Steve
Sun Nov 06 12:20:30 CST 2005
Duration is the time between when you do the first bit of work on a task and
when it is complete and the work may or may not be continuous. If that time
span really is 2 weeks yet it will be done in bit and pieces scattered out
over the full 2 weeks but occupying a total active work time of only 3
hours, you can deal with it as an average and say you're working on it 3/80
or about a 2% effort level. OTOH, if most of the work is up-front preparing
the submission, and the majority of that two weeks is just waiting for the
mail to come, as it were, I'd do it as a "submit proposed scope" task with 3
hours duration linked to a milestone "approvals received" and insert a
2-week lag time in the link between the two. Most of the time I think the
second method is the clearest model of what is actually going on.
--
Steve House [MVP]
MS Project Trainer & Consultant
Visit
http://www.mvps.org/project/faqs.htm for the FAQs
"SondraP" <SondraP@discussions.microsoft.com> wrote in message
news:EDACBA8B-1ED8-4A29-ABA1-C4D88C3C9ECD@microsoft.com...
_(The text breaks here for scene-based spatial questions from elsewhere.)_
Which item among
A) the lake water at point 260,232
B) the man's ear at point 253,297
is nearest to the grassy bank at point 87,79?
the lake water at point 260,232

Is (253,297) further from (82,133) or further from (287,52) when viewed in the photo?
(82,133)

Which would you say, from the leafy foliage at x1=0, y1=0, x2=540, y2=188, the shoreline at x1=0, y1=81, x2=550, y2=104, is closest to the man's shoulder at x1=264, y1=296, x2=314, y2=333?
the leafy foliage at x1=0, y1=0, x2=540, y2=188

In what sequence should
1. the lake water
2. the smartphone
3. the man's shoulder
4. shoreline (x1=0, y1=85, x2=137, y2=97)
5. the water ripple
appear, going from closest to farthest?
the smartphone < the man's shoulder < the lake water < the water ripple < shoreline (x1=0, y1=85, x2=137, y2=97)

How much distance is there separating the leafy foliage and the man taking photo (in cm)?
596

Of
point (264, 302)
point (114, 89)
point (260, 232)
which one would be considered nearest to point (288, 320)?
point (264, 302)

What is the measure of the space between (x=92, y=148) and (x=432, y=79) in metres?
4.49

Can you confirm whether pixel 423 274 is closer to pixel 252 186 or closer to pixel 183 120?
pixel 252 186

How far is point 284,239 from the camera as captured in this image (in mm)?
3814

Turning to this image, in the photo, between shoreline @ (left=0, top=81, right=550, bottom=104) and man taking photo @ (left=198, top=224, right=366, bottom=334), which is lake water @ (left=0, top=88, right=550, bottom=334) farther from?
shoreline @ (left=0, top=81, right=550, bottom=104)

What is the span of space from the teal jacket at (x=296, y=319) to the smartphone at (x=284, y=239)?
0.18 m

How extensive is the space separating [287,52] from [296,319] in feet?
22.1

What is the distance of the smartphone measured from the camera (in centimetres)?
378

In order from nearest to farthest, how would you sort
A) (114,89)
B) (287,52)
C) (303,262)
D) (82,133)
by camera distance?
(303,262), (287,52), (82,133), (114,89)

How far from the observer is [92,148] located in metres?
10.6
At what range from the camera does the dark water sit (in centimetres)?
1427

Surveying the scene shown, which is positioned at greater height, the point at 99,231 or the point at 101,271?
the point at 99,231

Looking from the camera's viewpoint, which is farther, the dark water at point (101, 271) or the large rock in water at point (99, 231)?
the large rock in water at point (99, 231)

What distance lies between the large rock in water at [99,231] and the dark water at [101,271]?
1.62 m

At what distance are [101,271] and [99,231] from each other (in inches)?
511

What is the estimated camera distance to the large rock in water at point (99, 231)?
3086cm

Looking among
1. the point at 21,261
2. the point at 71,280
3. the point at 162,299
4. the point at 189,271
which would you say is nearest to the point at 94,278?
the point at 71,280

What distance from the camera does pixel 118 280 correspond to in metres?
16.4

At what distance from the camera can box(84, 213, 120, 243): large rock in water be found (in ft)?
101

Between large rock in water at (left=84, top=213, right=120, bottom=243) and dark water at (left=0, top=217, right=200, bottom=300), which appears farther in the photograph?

> Please explain how to do the following:
> Show that a task takes a certain amount of time (e.g., 8 hours) BUT those
> 8
> hours will span a 2-week period.
>
> For example, it may take 3 hours to obtain scope approvals, but I want to
> note that I estimate that to complete those 3 hours of work to obtain
> approvals will take/span 5 days (one week).